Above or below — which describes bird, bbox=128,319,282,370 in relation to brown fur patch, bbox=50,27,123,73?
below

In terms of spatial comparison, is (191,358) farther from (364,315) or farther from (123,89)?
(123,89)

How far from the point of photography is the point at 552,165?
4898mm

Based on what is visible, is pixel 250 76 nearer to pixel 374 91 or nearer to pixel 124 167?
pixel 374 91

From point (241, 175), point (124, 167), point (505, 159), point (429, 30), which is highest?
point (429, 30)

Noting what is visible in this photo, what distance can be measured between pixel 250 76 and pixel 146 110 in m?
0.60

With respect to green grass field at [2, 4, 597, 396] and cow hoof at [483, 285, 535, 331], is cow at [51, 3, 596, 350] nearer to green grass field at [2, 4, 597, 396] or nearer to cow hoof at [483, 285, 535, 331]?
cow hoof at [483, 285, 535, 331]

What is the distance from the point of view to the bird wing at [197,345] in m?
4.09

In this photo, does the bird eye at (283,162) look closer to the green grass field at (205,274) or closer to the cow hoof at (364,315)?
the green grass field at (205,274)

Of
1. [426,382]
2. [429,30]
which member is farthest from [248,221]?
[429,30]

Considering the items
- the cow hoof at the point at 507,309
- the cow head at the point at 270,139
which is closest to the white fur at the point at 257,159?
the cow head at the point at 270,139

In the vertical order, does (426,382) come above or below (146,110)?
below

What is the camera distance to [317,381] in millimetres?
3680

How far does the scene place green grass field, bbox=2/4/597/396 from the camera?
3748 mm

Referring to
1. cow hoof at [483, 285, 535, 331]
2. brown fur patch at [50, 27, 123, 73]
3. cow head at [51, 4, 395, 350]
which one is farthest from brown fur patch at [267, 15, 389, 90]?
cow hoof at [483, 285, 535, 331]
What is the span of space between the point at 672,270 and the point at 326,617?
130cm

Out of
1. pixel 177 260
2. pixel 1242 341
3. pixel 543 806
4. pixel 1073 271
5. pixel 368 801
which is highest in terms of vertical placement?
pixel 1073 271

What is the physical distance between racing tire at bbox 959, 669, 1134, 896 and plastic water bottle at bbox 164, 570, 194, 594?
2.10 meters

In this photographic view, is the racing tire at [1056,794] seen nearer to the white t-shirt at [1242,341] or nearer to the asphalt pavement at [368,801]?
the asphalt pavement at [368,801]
····················
## WHAT IS REQUIRED:
Copy out all of the material above word for word, keeping every line as it appears.

## OUTPUT OF THE EXERCISE:
Above or below — which describes bird, bbox=128,319,282,370 in relation to brown fur patch, bbox=50,27,123,73?
below

In terms of spatial comparison, is (191,358) farther from (364,315) or farther from (123,89)?
(123,89)

How far from the point of photography is the point at 552,165?
4898mm

Based on what is visible, is pixel 250 76 nearer to pixel 374 91 or nearer to pixel 124 167?
pixel 374 91

From point (241, 175), point (124, 167), point (505, 159), point (429, 30), which is highest?
point (429, 30)

Noting what is visible in this photo, what distance can be measured between pixel 250 76 and pixel 146 110 in m?
0.60

With respect to green grass field at [2, 4, 597, 396] and cow hoof at [483, 285, 535, 331], is cow at [51, 3, 596, 350] nearer to green grass field at [2, 4, 597, 396] or nearer to cow hoof at [483, 285, 535, 331]?
cow hoof at [483, 285, 535, 331]

What is the distance from the point of view to the bird wing at [197,345] in m?
4.09

In this photo, does the bird eye at (283,162) look closer to the green grass field at (205,274) or closer to the cow hoof at (364,315)?
the green grass field at (205,274)

Of
1. [426,382]
2. [429,30]
which member is farthest from [248,221]?
[429,30]

Considering the items
- the cow hoof at the point at 507,309
- the cow head at the point at 270,139
which is closest to the white fur at the point at 257,159?
the cow head at the point at 270,139

In the vertical order, does (426,382) come above or below (146,110)?
below

What is the camera distance to [317,381] in millimetres?
3680

How far does the scene place green grass field, bbox=2/4/597/396 from the camera?
3748 mm

Referring to
1. cow hoof at [483, 285, 535, 331]
2. brown fur patch at [50, 27, 123, 73]
3. cow head at [51, 4, 395, 350]
which one is farthest from brown fur patch at [267, 15, 389, 90]?
cow hoof at [483, 285, 535, 331]
What is the span of space between the point at 672,270 and the point at 326,617?
130cm

Out of
1. pixel 177 260
2. pixel 1242 341
3. pixel 543 806
4. pixel 1073 271
5. pixel 368 801
which is highest in terms of vertical placement?
pixel 1073 271

What is the physical distance between racing tire at bbox 959, 669, 1134, 896 and plastic water bottle at bbox 164, 570, 194, 594?
2.10 meters

In this photographic view, is the racing tire at [1056,794] seen nearer to the white t-shirt at [1242,341] or nearer to the asphalt pavement at [368,801]?
the asphalt pavement at [368,801]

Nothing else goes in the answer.